---- Source data

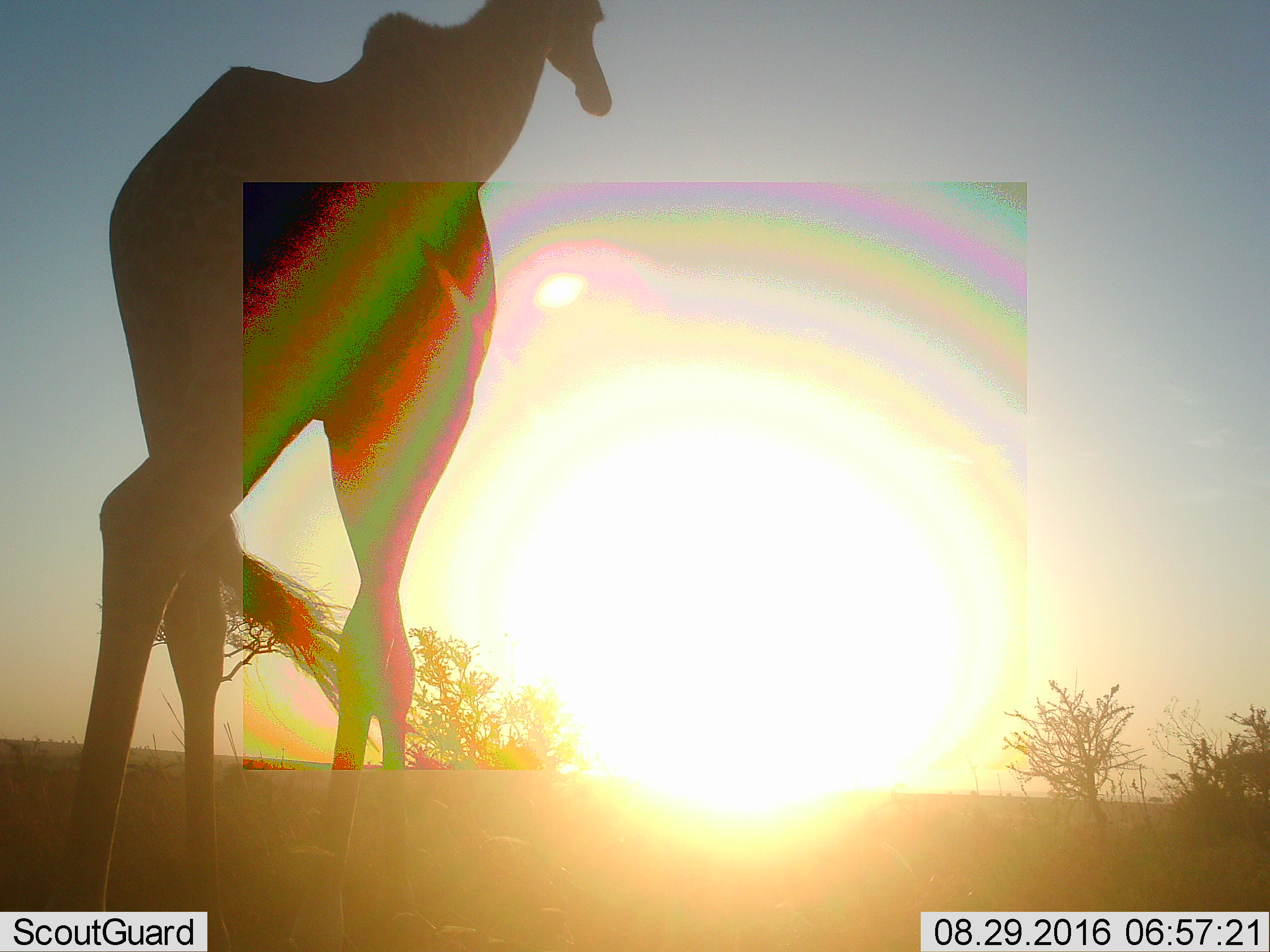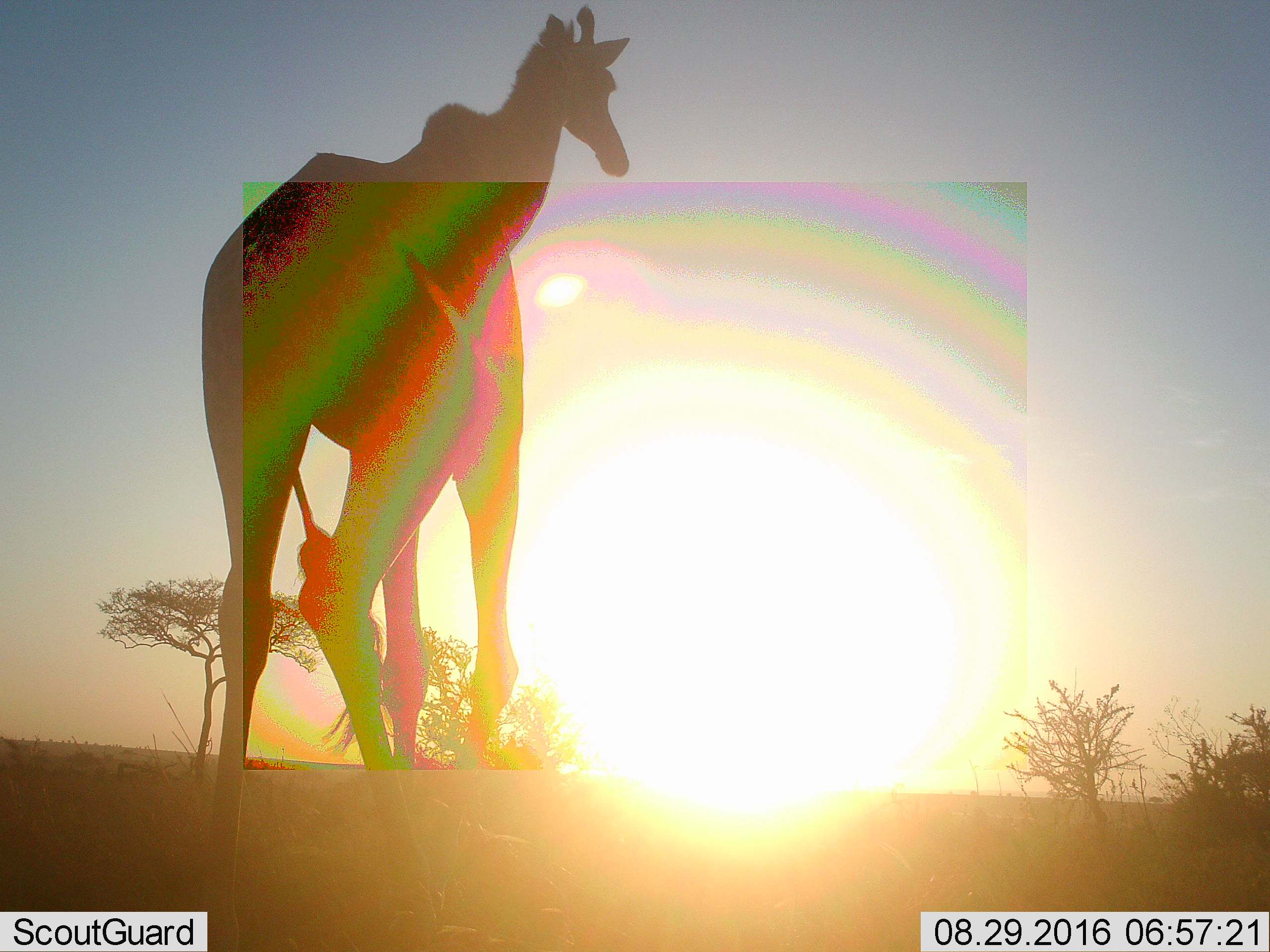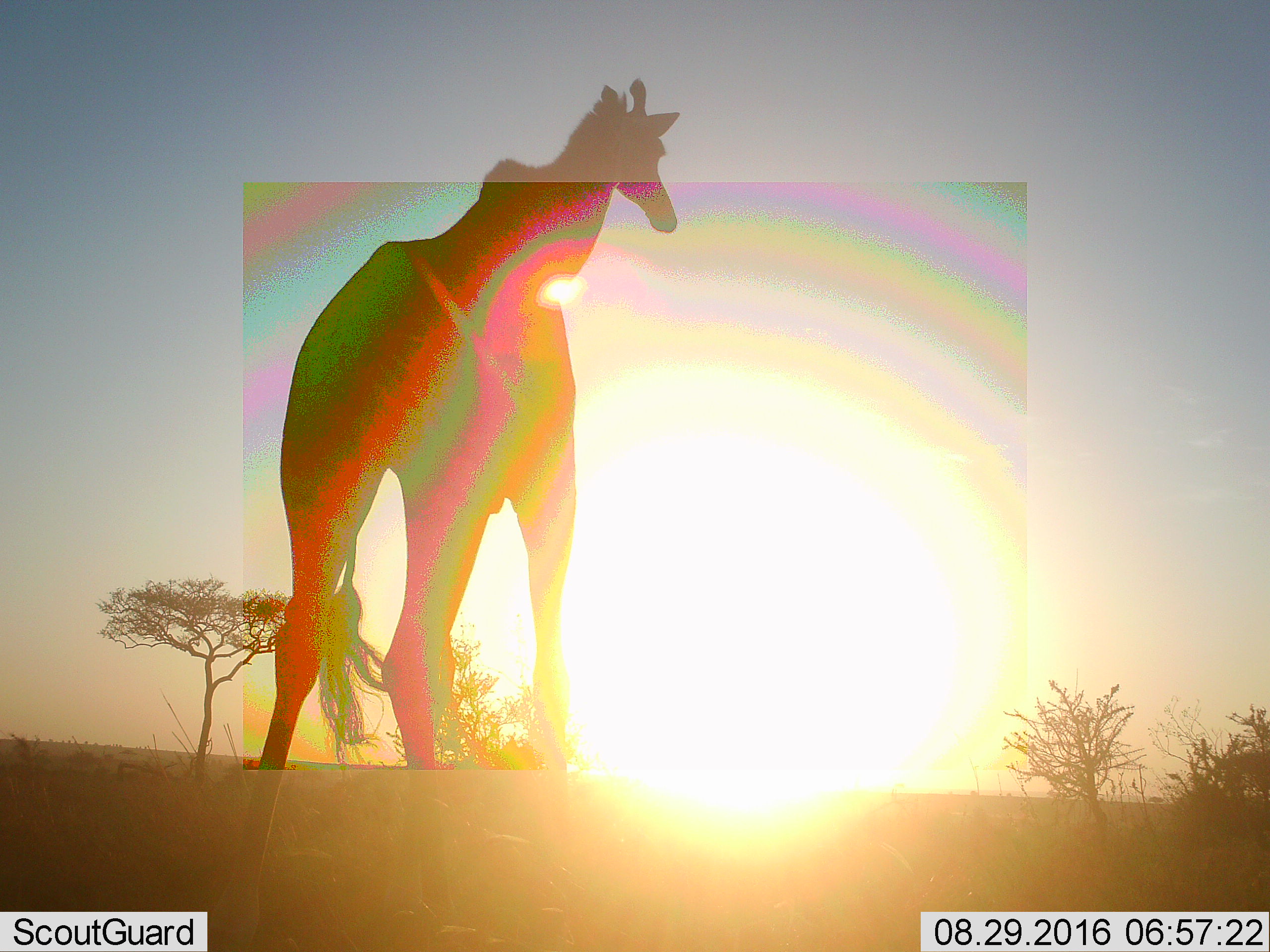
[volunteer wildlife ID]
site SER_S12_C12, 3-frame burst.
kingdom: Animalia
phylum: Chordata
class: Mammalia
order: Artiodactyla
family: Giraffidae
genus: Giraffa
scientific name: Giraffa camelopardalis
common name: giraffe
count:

--------

- **Description of the task**
Return all records above verbatim without their pictures.

- **Reply to the exercise**
[volunteer wildlife ID]
site SER_S12_C12, 3-frame burst.
kingdom: Animalia
phylum: Chordata
class: Mammalia
order: Artiodactyla
family: Giraffidae
genus: Giraffa
scientific name: Giraffa camelopardalis
common name: giraffe
count:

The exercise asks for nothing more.